American newspaper publisher (1908–1993)

William Randolph Hearst Jr. (January 27, 1908 – May 14, 1993) was an American businessman, newspaper publisher and member of the wealthy Hearst family.

He was the second son of the publisher William Randolph Hearst. He became editor-in-chief of Hearst Newspapers after the death of his father in 1951. He won a Pulitzer Prize for his interview with Soviet premier, Nikita Khrushchev, and associated commentaries in 1955.

== Early life and education ==
Hearst was born on January 27, 1908, in Manhattan, New York City, to William Randolph Hearst and his wife, Millicent Willson.
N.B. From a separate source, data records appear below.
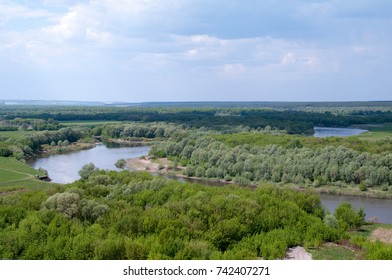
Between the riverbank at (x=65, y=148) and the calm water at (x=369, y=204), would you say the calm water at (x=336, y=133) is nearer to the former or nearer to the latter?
the riverbank at (x=65, y=148)

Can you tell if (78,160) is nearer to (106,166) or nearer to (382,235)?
(106,166)

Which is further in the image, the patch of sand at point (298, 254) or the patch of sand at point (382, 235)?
the patch of sand at point (382, 235)

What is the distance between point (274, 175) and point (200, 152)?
34.0 feet

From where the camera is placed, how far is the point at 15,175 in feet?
116

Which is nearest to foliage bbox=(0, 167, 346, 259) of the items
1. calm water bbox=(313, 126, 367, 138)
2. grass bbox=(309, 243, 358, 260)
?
grass bbox=(309, 243, 358, 260)

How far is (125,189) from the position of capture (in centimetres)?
2361

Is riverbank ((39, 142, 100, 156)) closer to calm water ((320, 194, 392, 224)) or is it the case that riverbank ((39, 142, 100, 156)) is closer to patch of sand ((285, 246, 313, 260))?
calm water ((320, 194, 392, 224))

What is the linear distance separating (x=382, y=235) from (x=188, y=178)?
2230 cm

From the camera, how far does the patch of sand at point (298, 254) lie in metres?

Hearst attended the University of California, Berkeley, and was a member of the Tau Kappa Epsilon fraternity.

== Career ==
Hearst was instrumental in restoring some measure of family control to the Hearst Corporation, which under his father's will is (and will continue to be while any grandchild alive at William Randolph Hearst Sr.'s death in 1951 is still living) controlled by a board of thirteen trustees, five from the Hearst family and eight Hearst executives. When tax laws changed to prevent the foundations his father had established from continuing to own the corporation, he arranged for the family trust (with the same trustees) to buy the shares and for longtime chief executive Richard E. Berlin, who was going senile, to be eased out to become chairman of the trustees for a period. Later, William Randolph Hearst Jr. himself headed the trust and served as chairman of the executive committee of the corporation. At his death, his branch of the family became represented on the trustees by his son, William Randolph Hearst III.

Hearst was a member of the Sons of the American Revolution. He makes a brief appearance in the musical adaptation of Newsies as Bill.

== Personal life ==
Hearst was married three times:

- Alma Walker (March 24, 1928 – May 26, 1932; divorced)
- Lorelle McCarver (March 28, 1933 – March 30, 1948; divorced)
- Austine McDonnell (July 29, 1948 – December 15, 1991; her death)

He had two sons with McDonnell:
- William Randolph Hearst III (born June 18, 1949)
- John Augustine Hearst (born October 24, 1952).